Premier Kathleen Wynne was coy Wednesday when asked by CBC News if she was planning on proroguing the legislature, which the opposition believes could be a way to avoid accountability.
The house is scheduled to sit until June 9 before taking a summer break, resuming Sept. 12, but the majority Liberal government has already passed most of its agenda this session, including enabling legislation for the partial sale of Hydro One, its sexual violence and harassment action plan and changes to electoral boundaries.
There are still two major pieces of legislation — the budget bill and cap-and-trade legislation — that have not yet passed, but are expected to in the near future.
CBC reporter Mike Crawley asked if she was planning on proroguing once those bills get through the legislature.
"There is a lot more work to do in the province, so stay tuned for how we're going to continue to build this province up," she replied.
Government House Leader Yasir Naqvi also did not deny that the government is considering prorogation.
"We've got a lot of work ahead of us," he said. "We have a very ambitious legislative agenda. We have some significant bills in front of us and our focus is right now to pass those bills."
Opposition questions motives
The opposition parties suggested the Liberal government might want to prorogue to avoid question period.
"They're mired in waste, mismanagement and scandal and I think that's the real reason this government wants to run, but it won't be able to hide from the people of Ontario," said Progressive Conservative Vic Fedeli.
The government has been on the receiving end of criticism in question period for its partial sale and privatization of Hydro One, and more recently changes in the budget to seniors' drug costs that the opposition says will leave most seniors in the province paying more. Wynne has said she will reconsider the changes.
NDP Leader Andrea Horwath said the government "has been everything but transparent and open," such as ignoring the public outcry to the sale of Hydro One and feedback on budget consultations.
"They are simply deciding that they don't have to account to anyone," she said. "This is the place of accounting.
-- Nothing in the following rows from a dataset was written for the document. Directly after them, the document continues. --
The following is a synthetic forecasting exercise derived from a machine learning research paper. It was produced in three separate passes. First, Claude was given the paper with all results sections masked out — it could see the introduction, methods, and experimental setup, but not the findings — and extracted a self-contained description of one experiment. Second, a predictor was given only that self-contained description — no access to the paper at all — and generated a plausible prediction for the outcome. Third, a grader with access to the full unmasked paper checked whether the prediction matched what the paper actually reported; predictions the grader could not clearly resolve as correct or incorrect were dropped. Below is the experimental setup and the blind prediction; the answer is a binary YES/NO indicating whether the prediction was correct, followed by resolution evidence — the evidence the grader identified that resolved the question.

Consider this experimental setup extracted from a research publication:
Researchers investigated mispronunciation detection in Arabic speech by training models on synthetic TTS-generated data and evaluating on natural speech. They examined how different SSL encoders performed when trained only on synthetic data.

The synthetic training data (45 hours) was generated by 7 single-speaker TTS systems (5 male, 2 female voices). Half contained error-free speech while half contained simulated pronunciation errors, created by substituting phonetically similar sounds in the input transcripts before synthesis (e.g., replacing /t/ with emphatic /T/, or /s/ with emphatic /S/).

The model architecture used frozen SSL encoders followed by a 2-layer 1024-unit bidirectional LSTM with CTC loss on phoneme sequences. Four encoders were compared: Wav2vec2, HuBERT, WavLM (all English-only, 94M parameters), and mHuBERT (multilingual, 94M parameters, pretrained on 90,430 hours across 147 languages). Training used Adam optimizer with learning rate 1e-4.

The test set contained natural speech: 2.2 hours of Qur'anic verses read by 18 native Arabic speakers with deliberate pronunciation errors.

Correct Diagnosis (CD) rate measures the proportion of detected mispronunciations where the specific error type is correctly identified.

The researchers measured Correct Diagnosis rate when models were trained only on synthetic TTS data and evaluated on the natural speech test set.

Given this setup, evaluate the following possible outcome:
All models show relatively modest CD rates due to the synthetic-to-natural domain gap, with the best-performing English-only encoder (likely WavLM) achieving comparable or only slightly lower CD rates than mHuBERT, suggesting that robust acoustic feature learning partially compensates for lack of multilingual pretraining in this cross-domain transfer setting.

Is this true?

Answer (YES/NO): NO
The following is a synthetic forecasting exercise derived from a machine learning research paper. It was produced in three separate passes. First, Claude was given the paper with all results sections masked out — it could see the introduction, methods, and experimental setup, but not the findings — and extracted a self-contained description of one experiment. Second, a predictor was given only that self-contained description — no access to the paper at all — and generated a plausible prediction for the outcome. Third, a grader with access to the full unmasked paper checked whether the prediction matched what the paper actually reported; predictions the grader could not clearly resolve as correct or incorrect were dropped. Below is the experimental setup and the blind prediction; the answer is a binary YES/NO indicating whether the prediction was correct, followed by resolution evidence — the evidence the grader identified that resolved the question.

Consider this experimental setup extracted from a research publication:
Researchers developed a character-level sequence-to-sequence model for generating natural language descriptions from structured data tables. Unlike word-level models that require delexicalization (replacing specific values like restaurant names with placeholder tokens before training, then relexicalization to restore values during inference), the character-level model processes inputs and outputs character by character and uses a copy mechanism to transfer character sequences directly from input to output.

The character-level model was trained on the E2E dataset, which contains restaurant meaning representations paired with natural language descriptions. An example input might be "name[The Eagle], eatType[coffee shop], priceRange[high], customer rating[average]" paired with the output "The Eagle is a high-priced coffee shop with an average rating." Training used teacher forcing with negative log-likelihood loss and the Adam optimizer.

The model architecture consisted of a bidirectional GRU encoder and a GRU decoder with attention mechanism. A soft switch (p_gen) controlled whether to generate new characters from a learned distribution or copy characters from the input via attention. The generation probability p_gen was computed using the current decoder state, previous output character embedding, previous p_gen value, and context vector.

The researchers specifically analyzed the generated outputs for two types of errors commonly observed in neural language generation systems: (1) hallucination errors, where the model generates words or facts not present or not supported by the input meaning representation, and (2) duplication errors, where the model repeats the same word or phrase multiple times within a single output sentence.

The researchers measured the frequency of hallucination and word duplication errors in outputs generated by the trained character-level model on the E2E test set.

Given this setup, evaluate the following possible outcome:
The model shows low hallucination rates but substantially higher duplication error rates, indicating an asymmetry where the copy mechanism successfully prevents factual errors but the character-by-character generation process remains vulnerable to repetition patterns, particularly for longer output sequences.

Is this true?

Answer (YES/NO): NO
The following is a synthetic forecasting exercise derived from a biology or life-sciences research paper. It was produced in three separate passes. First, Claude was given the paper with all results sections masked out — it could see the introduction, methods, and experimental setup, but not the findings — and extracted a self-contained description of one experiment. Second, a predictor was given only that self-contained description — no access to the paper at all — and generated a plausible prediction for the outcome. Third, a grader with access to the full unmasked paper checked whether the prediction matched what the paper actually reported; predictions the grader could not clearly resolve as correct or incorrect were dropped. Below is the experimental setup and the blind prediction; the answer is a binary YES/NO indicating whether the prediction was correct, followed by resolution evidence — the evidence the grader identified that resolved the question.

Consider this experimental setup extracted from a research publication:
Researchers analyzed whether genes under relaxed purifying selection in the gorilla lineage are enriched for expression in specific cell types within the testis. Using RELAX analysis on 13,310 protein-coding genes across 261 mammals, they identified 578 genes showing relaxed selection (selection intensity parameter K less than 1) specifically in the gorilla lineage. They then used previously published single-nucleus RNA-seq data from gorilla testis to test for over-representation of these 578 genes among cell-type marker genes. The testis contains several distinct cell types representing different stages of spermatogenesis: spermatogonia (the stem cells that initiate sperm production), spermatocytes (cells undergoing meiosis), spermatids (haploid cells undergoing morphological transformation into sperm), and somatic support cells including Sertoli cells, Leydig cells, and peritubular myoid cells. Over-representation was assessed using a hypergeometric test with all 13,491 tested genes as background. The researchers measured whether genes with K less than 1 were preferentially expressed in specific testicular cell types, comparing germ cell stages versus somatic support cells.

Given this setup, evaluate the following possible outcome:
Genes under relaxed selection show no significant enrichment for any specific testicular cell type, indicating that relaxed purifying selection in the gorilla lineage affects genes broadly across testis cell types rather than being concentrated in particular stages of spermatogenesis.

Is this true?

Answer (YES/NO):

This is the place where the opposition holds the government to account on what people are saying are problems in this province."
There is also growing speculation Wynne will shuffle her cabinet at some point this year, since she has not made any substantive changes since the 2014 election.
Prorogation can be a standard tool for governments, but former prime minister Stephen Harper sparked vigorous debate after he prorogued in late 2008, when his minority government faced the spectre of being unseated by an opposition coalition.
In October 2012, after increasing criticism over the costly decision to cancel the plants, former premier Dalton McGuinty abruptly announced a plan to resign as premier and prorogued the legislature. It was done to allow for a cooling off period after a bitter contempt of parliament debate erupted in the legislature over his energy minister's refusal to produce all documents related to the plants.